··· Document excerpt

Eleven years ago, my eldest son Justin was diagnosed with moderate to severe autism. At the time I didn’t know any other families with autistic children other than the ones I’d had in my homeroom as a teacher, and those children were much older than my son. I didn’t know who to turn to for help in supplementing the scant eight hours of services Justin was receiving each month from Virginia’s Early Intervention. I had so many questions regarding the gluten-free diet, yet didn’t know whom to ask for advice. I knew I needed a place to vent, but wasn’t sure I’d find a support group to fit into, as several had turned me away because my son was not high-functioning. Even months after Justin’s developmental pediatrician told us the news, I was still scared at what the future held, overwhelmed, and alone.
It finally hit me one day that I used to be someone who helped others, but now for my son’s sake I needed to ask for help. Fortunately I turned to the autism community, and found a wealth of support, advice and resources.
Sometimes, the people I met even provided me with a much needed laugh (and wine.)

······

> [Set of tasks]
**1)** In the account of the son's autism diagnosis, list the feelings the writer says were still present months after hearing the news.
**2)** Continue the account of the son's autism diagnosis from its final sentence.

··· Data shown

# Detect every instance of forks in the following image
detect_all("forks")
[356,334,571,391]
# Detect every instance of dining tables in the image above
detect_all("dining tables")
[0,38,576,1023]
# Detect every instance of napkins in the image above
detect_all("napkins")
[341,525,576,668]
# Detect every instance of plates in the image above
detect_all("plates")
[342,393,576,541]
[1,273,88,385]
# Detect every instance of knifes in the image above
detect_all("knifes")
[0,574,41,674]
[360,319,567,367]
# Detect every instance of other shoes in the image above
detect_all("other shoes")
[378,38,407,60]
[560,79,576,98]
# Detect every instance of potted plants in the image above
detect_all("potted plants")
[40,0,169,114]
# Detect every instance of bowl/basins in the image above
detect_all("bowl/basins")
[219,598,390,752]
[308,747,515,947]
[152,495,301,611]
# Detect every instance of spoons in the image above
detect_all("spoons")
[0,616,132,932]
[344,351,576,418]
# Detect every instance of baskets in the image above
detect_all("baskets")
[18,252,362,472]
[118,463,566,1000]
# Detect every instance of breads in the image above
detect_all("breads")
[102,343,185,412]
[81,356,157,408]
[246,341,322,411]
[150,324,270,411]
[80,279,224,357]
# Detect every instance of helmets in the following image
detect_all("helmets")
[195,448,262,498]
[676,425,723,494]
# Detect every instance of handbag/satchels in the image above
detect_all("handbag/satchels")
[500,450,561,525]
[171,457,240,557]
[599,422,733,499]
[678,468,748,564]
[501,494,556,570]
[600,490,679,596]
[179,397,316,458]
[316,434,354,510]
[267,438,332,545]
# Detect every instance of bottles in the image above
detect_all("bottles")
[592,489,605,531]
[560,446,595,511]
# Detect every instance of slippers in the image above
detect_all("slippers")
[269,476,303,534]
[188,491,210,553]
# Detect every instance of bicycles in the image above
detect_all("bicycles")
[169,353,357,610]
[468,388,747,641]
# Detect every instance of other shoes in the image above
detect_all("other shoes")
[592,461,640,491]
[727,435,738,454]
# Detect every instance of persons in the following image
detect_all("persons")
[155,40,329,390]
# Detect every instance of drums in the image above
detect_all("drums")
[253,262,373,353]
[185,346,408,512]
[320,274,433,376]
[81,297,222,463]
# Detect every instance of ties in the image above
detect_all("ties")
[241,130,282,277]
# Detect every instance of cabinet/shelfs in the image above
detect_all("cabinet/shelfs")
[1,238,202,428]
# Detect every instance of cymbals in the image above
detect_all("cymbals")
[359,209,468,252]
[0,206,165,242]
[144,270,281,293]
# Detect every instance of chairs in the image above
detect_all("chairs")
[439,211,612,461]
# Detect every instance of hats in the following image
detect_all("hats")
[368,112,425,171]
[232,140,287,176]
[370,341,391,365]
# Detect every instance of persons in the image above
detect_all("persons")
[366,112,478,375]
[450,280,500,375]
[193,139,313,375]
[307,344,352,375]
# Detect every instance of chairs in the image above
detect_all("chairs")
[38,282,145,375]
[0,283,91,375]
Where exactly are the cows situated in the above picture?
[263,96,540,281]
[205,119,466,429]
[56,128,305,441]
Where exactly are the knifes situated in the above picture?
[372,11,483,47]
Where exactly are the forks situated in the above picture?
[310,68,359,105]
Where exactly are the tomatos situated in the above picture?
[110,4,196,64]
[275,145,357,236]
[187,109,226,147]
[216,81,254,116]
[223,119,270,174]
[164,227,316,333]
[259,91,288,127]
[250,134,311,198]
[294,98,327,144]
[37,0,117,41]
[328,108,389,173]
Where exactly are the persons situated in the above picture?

······

> [Expected responses]
**1)** Scared at what the future held, overwhelmed, and alone

**2)**
The autism community both online and in your “own backyard” can be instrumental in helping you surmount challenges, in giving you ideas, and in being a place where you can feel surrounded by people who “get it.” Here are some of my favorite ways to integrate into the community, because we all need a place where we feel we belong:
1) If you’re fortunate enough to live in a state which provides ample Early Intervention therapy hours for your child, reach out to your child’s therapists with any questions you have. I have two children on the spectrum, and their therapists have given me suggestions on developmental pediatricians, support groups, and much more. I often asked them to question their other clients for me regarding resources, and in doing so they provided me with a wealth of information. I found that even if they couldn’t answer my question, they knew who to ask.
2) If you’re looking for Applied Behavioral Analysis (ABA) providers for your child, try your local colleges or universities. Talk to the secretaries in the education department and ask if you can put up a flier, or have the professors mention the opportunity to their students. We acquired several of our therapists that way, and it was a win-win for all of us.
3) If you’re just beginning your journey with autism ask your Early Intervention coordinator about programs, services, and camps. We found out about several local autism organizations that way, as well as about a number of camps that turned out to be wonderful for our son.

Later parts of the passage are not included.